▶ _Problem to solve_:
For each entry, repeat the text exactly and omit any picture it holds.

▶ _Stored items_:
══════════

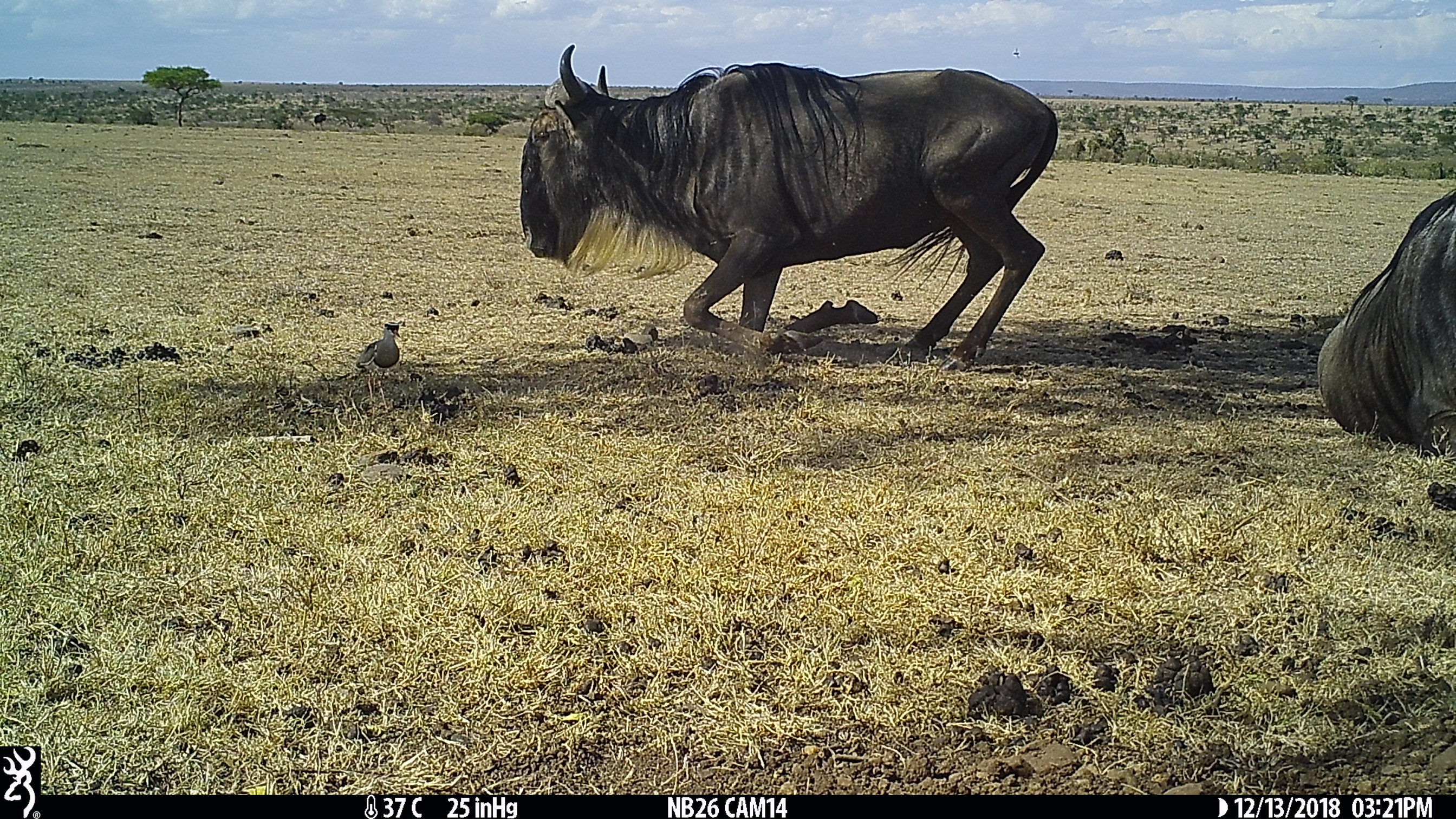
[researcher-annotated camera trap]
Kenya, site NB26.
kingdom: Animalia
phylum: Chordata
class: Mammalia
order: Artiodactyla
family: Bovidae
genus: Connochaetes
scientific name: Connochaetes taurinus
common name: blue wildebeest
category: wildebeest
Wildebeest (blue wildebeest) (Connochaetes taurinus).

══════════

▶ _Exercise output_:
[researcher-annotated camera trap]
Kenya, site NB26.
kingdom: Animalia
phylum: Chordata
class: Mammalia
order: Artiodactyla
family: Bovidae
genus: Connochaetes
scientific name: Connochaetes taurinus
common name: blue wildebeest
category: wildebeest
Wildebeest (blue wildebeest) (Connochaetes taurinus).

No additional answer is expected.